Wie oben diskutiert, würde, wenn ein Füllstoff wie Glimmer zugegeben werden soll, dieser vor dem Mischen mit dem Silikatvehikel zusammen mit dem Zink und Eisenphosphid vermischt. Entsprechend würde, wenn ein Lithiumsilikat oder Natriumsilikat zu der Zusammensetzung zugegeben werden soll, dieses mit dem wässrigen Kaliumsilikatvehikel gemischt bevor es mit dem Pigment kombiniert wird.

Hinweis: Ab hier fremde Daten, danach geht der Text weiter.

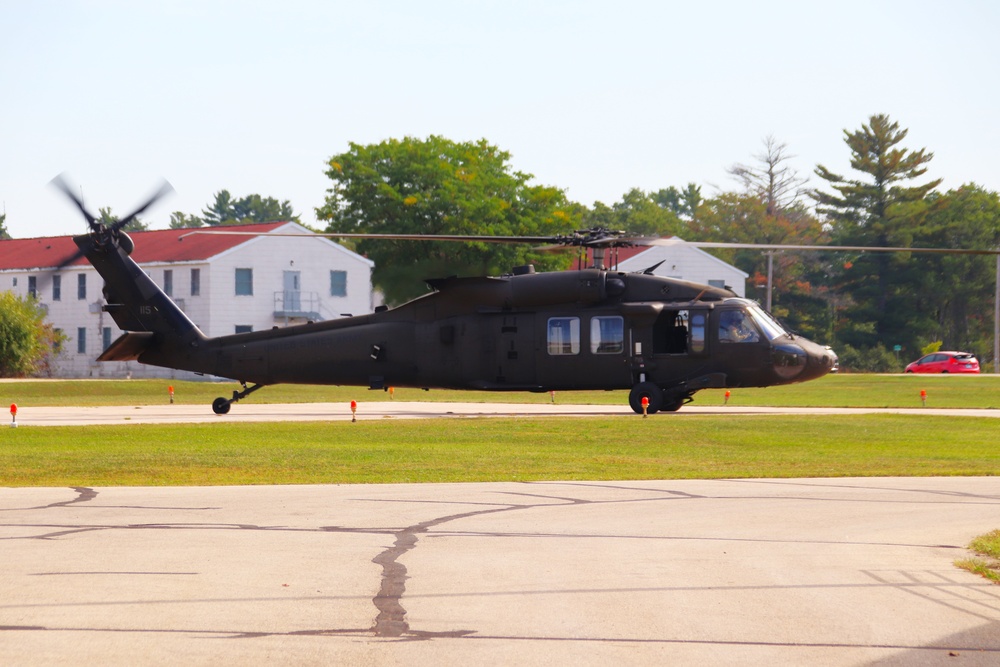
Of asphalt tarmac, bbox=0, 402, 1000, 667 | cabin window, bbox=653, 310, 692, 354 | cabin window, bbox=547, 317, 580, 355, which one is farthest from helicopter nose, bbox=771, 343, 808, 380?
asphalt tarmac, bbox=0, 402, 1000, 667

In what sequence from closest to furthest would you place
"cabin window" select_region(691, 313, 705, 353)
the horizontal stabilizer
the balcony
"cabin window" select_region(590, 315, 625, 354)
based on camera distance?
"cabin window" select_region(691, 313, 705, 353) < "cabin window" select_region(590, 315, 625, 354) < the horizontal stabilizer < the balcony

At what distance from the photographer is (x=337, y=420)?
3175 cm

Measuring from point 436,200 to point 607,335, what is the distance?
171ft

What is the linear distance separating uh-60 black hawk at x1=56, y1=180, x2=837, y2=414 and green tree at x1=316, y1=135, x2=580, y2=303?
46.1m

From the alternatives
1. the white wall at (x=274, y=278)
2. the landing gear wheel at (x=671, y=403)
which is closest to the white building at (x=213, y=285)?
the white wall at (x=274, y=278)

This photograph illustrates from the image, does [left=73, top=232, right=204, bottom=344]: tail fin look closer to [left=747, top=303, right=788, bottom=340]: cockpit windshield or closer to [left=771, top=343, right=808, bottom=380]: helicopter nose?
[left=747, top=303, right=788, bottom=340]: cockpit windshield

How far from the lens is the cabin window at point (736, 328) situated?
98.5 feet

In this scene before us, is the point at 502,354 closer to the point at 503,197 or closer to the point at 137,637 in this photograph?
A: the point at 137,637

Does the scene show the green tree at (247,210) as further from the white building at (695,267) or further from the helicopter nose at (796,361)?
the helicopter nose at (796,361)

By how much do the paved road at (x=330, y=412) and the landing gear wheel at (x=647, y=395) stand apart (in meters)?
0.39

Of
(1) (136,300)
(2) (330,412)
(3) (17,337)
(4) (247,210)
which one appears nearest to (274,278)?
(3) (17,337)

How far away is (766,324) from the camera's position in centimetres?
3031

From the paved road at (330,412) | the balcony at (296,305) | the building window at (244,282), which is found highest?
the building window at (244,282)

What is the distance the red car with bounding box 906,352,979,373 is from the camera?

Die Substrate, auf welche die erfindungsgemäßen Zusammensetzungen aufgebracht werden, werden im allgemeinen Metalle sein. Tatsächlich wird der Hauptvorteil der vorliegenden Zusammensetzungen – Schweißbarkeit – beobachtet, wenn das Substrat Stahl ist. Bei Stahlsubstraten wird das Substrat üblicherweise direkt vor der Applikation des Überzugsmittels mit Phosphorsäure oder durch Sandstrahlen gereinigt. Das Überzugsmittel wird auf das Substrat mit herkömmlichen Techniken gesprüht, gestrichen oder gerollt. Es verteilt sich gut, und haftet gleichmäßig. Die resultierende Beschichtung widersteht Korrosion und Abrieb; sie springt nicht, und zeigt gute Witterungsbeständigkeit.


Anspruch[de]
  1. Eine antikorrosive Überzugszusammensetzung umfassend:

    (a) 8 bis 40 Gewichtsteile eines Pigments, wobei besagtes Pigment eine Mischung aus 35 bis 90 Gew.-% Zink und 65 bis 10 Gew.-% Eisenphosphid umfaßt;

    (b) 2 bis 5 Gewichtsteile eines Kaliumsilikats der Formel K2O·nSiO2, wobei n 4,1 bis 6,0 ist; und

    (c) 7 bis 12 Gewichtsteile Wasser.
  2. Eine Zusammensetzung gemäß Anspruch 1, in welcher besagtes Zink und besagtes Eisenphosphid eine mittlere Teilchengröße zwischen 2 &mgr;m und 20 &mgr;m besitzen.
  3. Eine Zusammensetzung gemäß Anspruch 2, in welcher besagtes Zink und Eisenphosphid eine mittlere Teilchengröße von 3 bis 8 &mgr;m besitzen.
  4. Eine Zusammensetzung gemäß Anspruch 1, worin n 4,5 bis 6,0 ist.
  5. Eine Zusammensetzung gemäß Anspruch 1, worin n 5,0 bis 6,0 ist.
  6. Eine Zusammensetzung gemäß Anspruch 1, worin n 5,3 bis 6,0 ist.
  7. Eine Zusammensetzung gemäß Anspruch 1, worin n 5,0 bis 5,3 ist.
  8. Eine Zusammensetzung gemäß Anspruch 1, die zusätzlich Lithiumsilikat Li2O·pSiO2 umfaßt, worin p 3,0 bis 8,0 ist.
  9. Eine Zusammensetzung gemäß Anspruch 1, die zusätzlich Natriumsilikat Na2O·mSiO2 umfaßt, worin m 2,0 bis 4,0 ist.
  10. Eine Zusammensetzung gemäß Anspruch 1, die zusätzlich einen Füllstoff umfaßt.
  11. Eine Zusammensetzung gemäß Anspruch 10, worin besagter Füllstoff Glimmer ist.
  12. Eine Zusammensetzung gemäß Anspruch 1 umfassend:

    (a) 23 bis 28 Gewichtsteile eines Pigments, wobei besagtes Pigment eine Mischung aus 45 bis 55 Gew.-% Zink und 45 bis 55 Gew.-% Eisenphosphid umfaßt;

    (b) 3 bis 4 Gewichtsteile eines Kaliumsilikats der Formel K2O·nSiO2, wobei n 5,0 bis 5,5 ist; und

    (c) 9 bis 10 Gewichtsteile Wasser.